La modération de Yi Jeong-gyu dans son opposition au régime autoritaire est considérée comme emblématique de la dé-radicalisation de l'anarchisme coréen, comme la qualifie l'auteur Dongyoun Hwang, et qui sera un des facteurs à l'origine de son déclin (un autre étant l'hostilité construite en Corée du Sud par les régimes autoritaires à l'égard de toute forme de socialisme, même social-démocrate). De fait, Yi Jeong-gyu s'est engagé dans un mouvement davantage culturel et économique de défense de l'autonomie des communautés rurales, en partant du principe de transformation individuelle, au succès très relatif, mais ayant eu le mérite de s'opposer à la modernisation forcée des villages, pilotée d'en haut par l'Etat, sous le régime de Park Chung-hee. Les activités pro-communautés rurales de Yi Jeong-gyu ont été menées dans le cadre de l'Institut pour l'étude de la culture nationale, dont il a été l'un des fondateurs, mais regroupant aussi des non-anarchistes (y compris des nationalistes de droite).
Une autre organisation (le Parti démocratique de la réunification) fut créée en avril 1972, à l'initiative de Yang Il-dong, Jeong Hwa-am et Ha Ki-rak, suivant les principes d'autonomie et de réunification, et militant notamment pour une réduction des forces armées à 100 000 hommes au Nord, d'une part, et au Sud, d'autre part. Le parti a été dissous en 1982, selon Ha Ki-rak.
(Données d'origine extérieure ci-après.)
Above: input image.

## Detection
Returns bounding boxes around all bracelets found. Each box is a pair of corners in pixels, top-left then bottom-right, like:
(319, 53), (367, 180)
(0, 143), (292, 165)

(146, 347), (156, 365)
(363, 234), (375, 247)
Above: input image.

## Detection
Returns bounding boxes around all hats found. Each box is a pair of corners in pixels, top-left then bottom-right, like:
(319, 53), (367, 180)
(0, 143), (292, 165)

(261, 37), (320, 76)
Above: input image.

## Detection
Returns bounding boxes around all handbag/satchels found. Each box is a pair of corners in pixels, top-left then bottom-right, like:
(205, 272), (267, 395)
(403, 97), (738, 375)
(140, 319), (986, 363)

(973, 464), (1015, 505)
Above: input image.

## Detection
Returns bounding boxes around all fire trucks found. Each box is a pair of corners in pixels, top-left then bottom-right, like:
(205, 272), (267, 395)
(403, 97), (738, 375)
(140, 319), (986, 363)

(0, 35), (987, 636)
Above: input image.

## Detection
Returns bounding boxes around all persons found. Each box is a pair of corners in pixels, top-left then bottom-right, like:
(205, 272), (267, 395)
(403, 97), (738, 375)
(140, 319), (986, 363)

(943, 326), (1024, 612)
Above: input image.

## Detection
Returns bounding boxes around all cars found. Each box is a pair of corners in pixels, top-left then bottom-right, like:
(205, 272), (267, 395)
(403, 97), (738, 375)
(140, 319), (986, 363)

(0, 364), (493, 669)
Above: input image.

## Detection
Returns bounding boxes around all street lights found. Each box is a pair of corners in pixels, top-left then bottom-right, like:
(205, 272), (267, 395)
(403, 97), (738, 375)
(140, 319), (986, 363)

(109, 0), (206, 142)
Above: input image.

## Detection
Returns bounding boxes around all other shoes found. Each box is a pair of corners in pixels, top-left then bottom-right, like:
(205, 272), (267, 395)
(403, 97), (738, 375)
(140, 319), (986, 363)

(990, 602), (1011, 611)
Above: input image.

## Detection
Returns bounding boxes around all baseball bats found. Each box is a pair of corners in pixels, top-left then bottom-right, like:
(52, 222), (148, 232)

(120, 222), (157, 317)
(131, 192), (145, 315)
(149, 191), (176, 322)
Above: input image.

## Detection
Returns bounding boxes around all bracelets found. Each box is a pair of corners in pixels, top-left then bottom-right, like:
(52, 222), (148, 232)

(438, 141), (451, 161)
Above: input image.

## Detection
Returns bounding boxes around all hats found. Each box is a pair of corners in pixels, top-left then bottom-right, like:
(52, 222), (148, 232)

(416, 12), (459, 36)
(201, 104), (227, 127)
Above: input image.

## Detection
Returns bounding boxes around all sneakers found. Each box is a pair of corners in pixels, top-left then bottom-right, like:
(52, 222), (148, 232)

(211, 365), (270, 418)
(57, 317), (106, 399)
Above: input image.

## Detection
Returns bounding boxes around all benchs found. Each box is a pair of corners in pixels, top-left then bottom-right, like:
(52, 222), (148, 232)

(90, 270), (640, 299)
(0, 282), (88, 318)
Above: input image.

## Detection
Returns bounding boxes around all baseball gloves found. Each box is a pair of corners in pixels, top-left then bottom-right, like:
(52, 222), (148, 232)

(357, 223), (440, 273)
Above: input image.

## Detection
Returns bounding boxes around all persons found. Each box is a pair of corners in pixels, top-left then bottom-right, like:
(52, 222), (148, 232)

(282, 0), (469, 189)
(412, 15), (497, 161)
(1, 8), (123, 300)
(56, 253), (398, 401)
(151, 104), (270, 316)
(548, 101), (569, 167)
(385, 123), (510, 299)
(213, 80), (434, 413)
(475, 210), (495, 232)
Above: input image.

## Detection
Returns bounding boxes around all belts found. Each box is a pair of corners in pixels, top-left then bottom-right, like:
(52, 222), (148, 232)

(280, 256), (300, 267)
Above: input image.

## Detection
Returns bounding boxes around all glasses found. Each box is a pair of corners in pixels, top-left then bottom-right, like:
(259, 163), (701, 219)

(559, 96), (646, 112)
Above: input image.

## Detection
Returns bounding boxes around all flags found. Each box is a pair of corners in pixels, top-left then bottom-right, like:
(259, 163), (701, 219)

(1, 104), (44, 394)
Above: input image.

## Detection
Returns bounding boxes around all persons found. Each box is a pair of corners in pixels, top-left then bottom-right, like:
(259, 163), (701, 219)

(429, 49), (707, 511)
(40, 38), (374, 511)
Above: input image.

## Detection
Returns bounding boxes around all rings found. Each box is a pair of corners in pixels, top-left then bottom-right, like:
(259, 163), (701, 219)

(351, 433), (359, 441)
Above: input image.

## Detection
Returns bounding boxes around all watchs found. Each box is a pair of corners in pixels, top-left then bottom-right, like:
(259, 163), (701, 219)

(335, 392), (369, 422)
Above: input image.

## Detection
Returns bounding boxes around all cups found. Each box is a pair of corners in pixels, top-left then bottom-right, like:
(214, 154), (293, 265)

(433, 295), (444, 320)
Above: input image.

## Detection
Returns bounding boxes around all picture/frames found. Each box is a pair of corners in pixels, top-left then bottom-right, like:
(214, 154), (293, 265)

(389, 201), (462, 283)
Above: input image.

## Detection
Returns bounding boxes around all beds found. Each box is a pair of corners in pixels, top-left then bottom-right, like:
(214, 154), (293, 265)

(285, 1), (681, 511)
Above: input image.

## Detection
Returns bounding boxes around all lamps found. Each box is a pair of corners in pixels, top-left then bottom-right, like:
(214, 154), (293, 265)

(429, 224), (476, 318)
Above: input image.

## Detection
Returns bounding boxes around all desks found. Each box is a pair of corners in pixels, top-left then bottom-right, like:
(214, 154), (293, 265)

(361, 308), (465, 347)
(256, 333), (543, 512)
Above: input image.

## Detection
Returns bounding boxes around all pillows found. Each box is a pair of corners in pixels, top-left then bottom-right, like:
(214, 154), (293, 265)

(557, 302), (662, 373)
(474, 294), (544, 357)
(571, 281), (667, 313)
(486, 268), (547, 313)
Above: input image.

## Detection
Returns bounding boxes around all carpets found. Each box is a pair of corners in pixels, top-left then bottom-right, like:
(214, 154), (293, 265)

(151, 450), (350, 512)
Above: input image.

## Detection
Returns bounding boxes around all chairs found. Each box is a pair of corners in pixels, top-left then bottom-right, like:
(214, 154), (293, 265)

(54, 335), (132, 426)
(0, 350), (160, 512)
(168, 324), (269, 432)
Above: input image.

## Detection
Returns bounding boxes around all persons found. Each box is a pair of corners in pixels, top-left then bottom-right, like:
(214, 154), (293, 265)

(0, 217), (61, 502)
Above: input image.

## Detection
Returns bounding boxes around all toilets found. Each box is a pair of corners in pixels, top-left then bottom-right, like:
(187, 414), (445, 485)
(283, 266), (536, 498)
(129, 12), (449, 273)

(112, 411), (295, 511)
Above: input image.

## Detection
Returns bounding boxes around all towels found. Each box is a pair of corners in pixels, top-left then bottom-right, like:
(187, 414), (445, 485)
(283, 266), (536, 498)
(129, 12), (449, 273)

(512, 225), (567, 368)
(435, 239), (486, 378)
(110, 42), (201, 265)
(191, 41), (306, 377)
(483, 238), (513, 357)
Se revendiquant ouvertement des principes anarchistes, la Fédération anarchiste coréenne (FAC) a été créée dans un temple bouddhiste, à Séoul, le 22 juin 1972 - son nom exact en coréen étant alors "Fédération coréenne des personnes autonomes", sans doute pour ne pas subir les foudres de la répression. Regroupant des vétérans du mouvement anarchiste (Yi Jeong-gyu, Yi Eul-gyu, Jeong Hwa-am et Choe Gap-ryong), la FAC se veut l'héritière du PIPT mais est très vite entrée en hibernation, alors que la proclamation de la constitution Yusin marquait un nouveau tournant toujours plus autoritaire quelques mois plus tard. Le 21 août 1987, après le soulèvement démocratique de juin 1987, 50 anarchistes réunis à Daegu tiennent toutefois une nouvelle convention de la FAC, qui existe toujours mais n'a plus d'activités visibles en 2016 selon Dongyoun Hwang - qui cite toutefois les activités de la Société pour commémorer Yu Rim, animée par un anarchiste de troisième génération (Kim Young-chun) après avoir été créée par d'anciens membres du PIPT, pour maintenir la flamme des idéaux anarchistes.
Sources :
- Ha Ki-rak, A History of Korean Anarchist Movement, Anarchist Publishing Committee, Anarchist Publishers, Taegu, 1986 ;
- Dongyoun Hwang, Anarchism in Korea. Independence, transnationalism and the Question of National Development 1919-1984, Suny Press, New York, 2016.